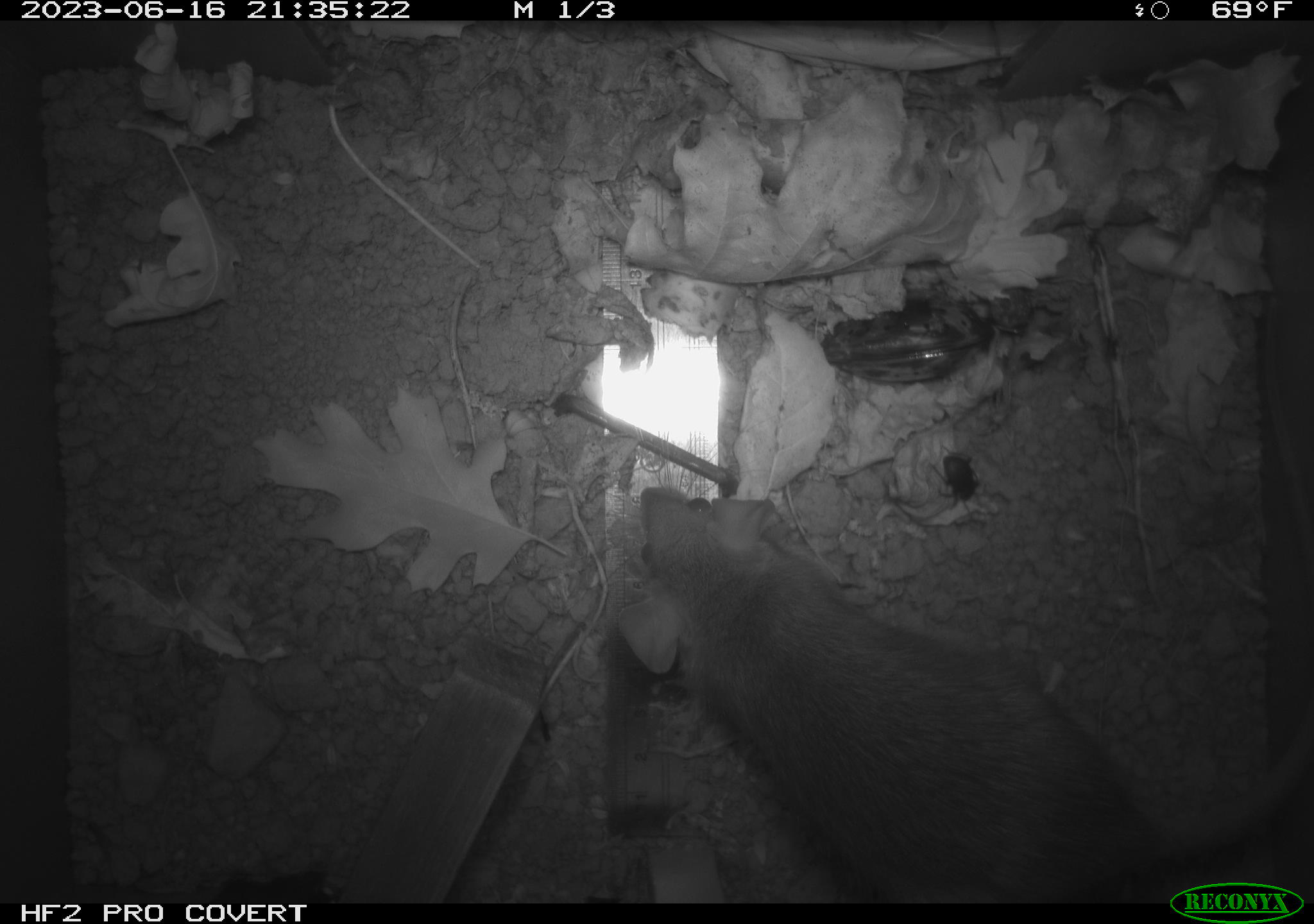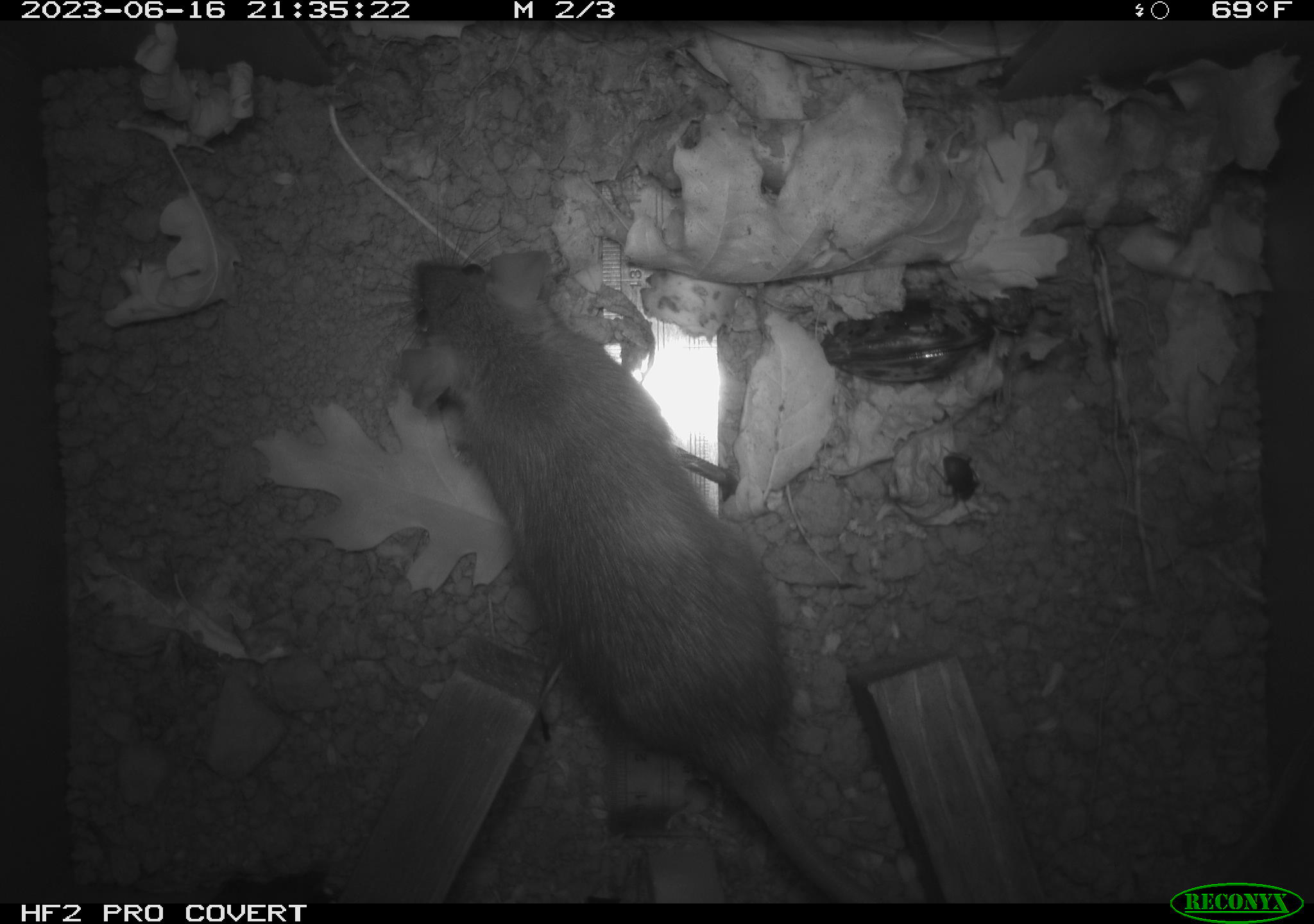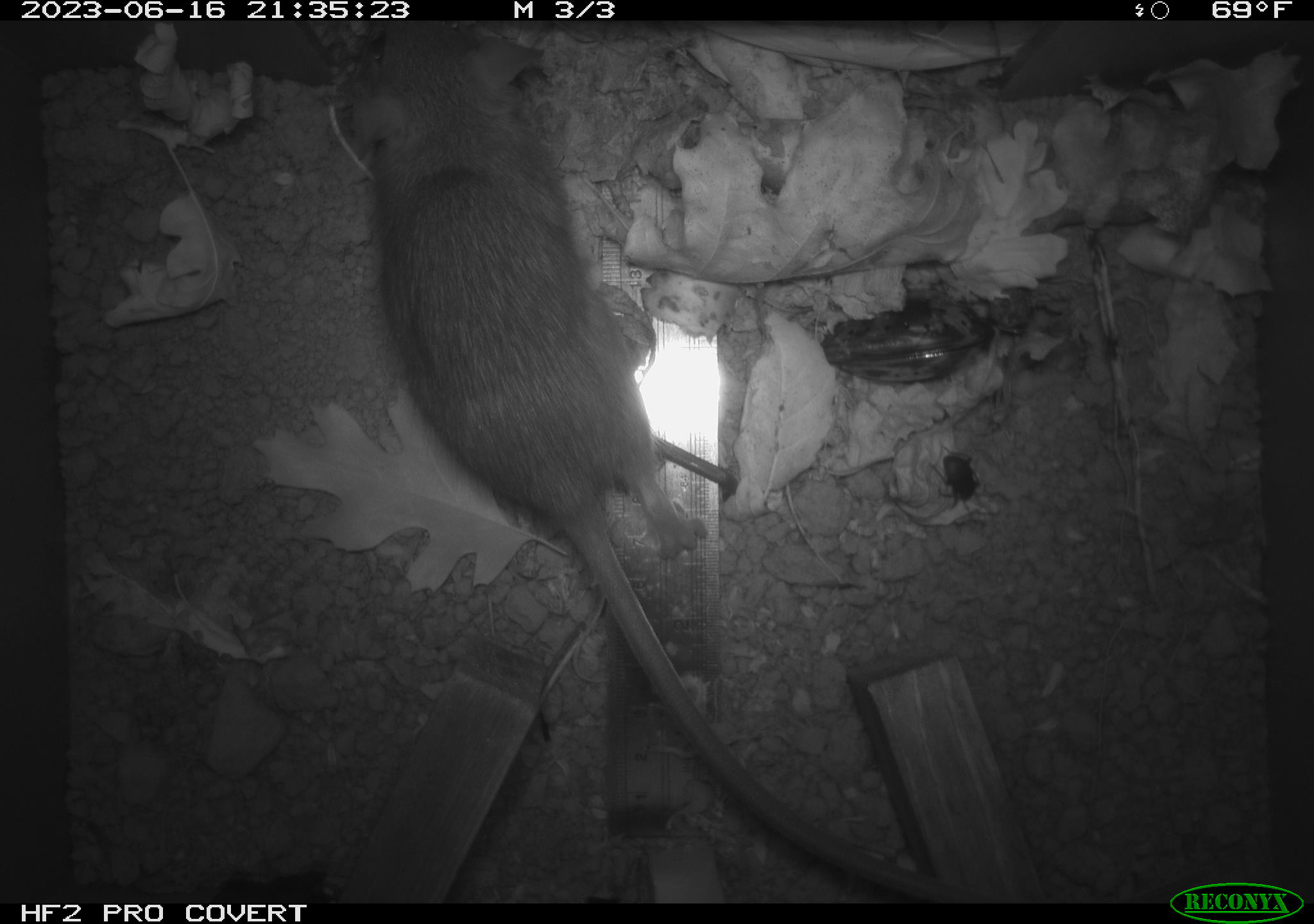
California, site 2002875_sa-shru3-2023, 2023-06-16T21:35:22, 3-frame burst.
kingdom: Animalia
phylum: Chordata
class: Mammalia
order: Rodentia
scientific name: Rodentia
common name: mouse species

▶ _EXERCISE PROMPT_:
Go back to the records above and write them out exactly, without the pictures.

▶ _TASK OUTPUT_:
California, site 2002875_sa-shru3-2023, 2023-06-16T21:35:22, 3-frame burst.
kingdom: Animalia
phylum: Chordata
class: Mammalia
order: Rodentia
scientific name: Rodentia
common name: mouse species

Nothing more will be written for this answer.